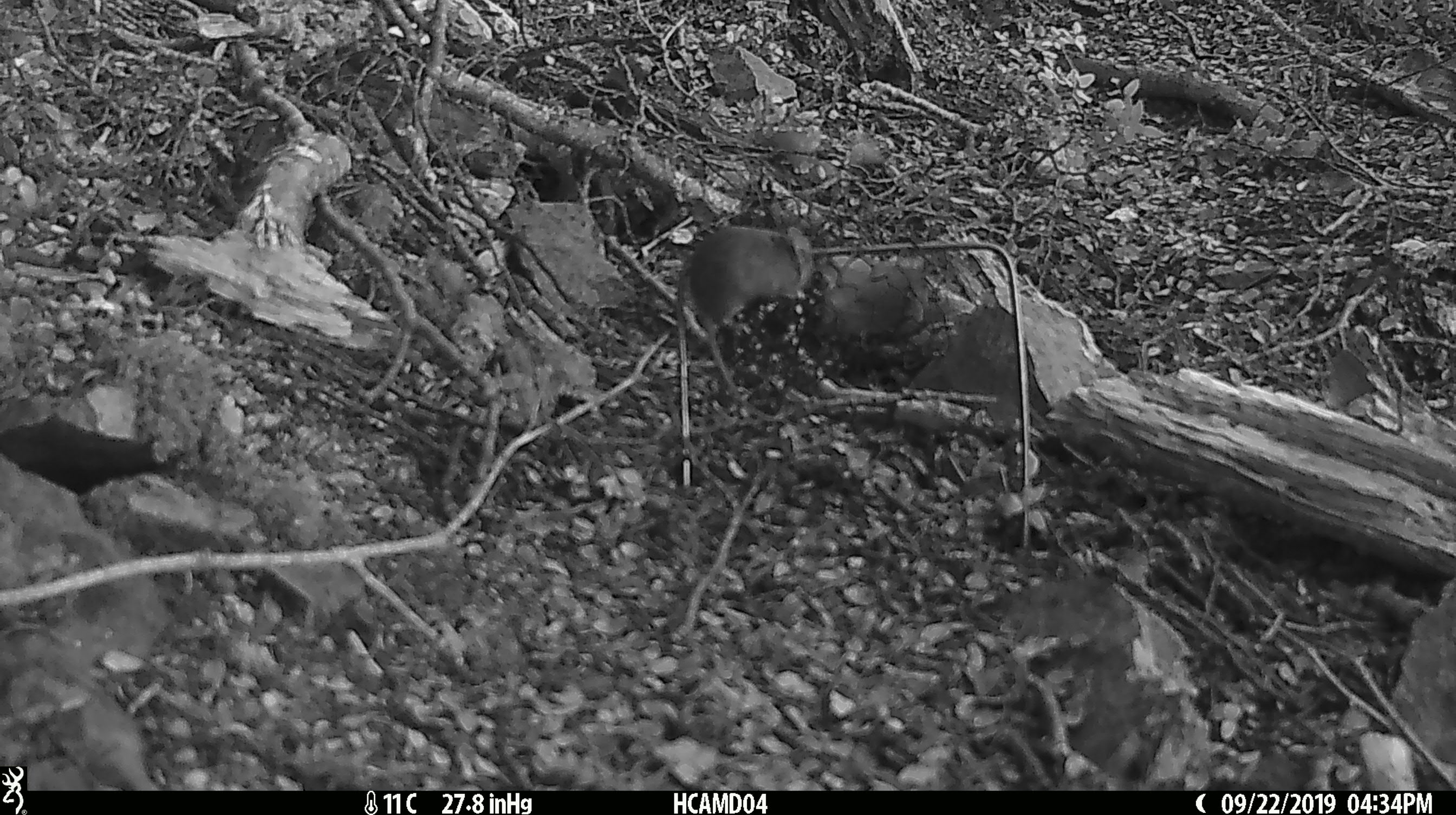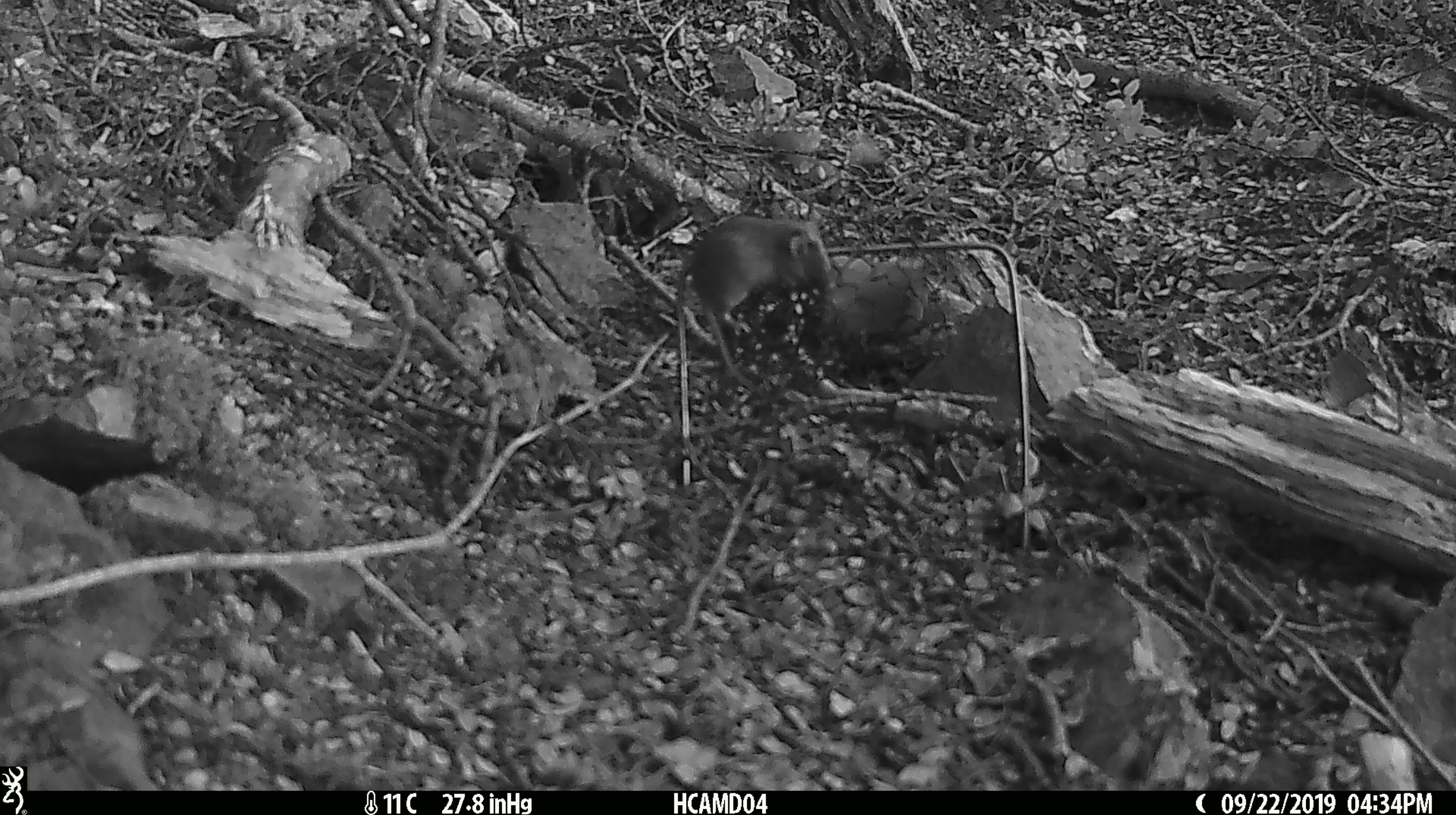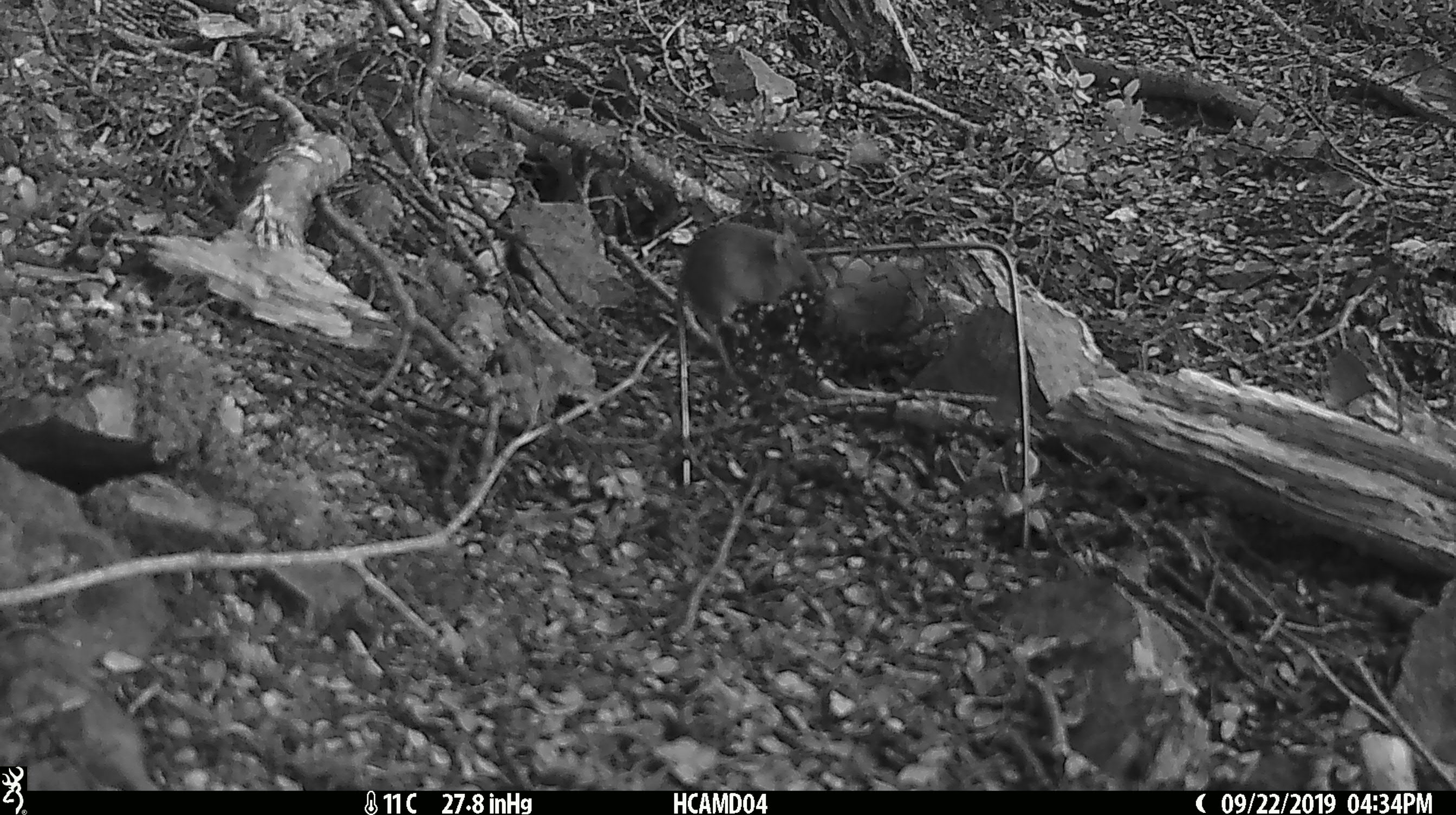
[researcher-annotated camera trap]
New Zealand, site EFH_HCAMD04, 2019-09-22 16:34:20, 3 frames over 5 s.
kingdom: Animalia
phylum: Chordata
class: Mammalia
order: Rodentia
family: Muridae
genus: Mus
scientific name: Mus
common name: mouse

Task to complete:
When repeating the material above, keep every line exact and drop all pictures.

Result of this task:
[researcher-annotated camera trap]
New Zealand, site EFH_HCAMD04, 2019-09-22 16:34:20, 3 frames over 5 s.
kingdom: Animalia
phylum: Chordata
class: Mammalia
order: Rodentia
family: Muridae
genus: Mus
scientific name: Mus
common name: mouse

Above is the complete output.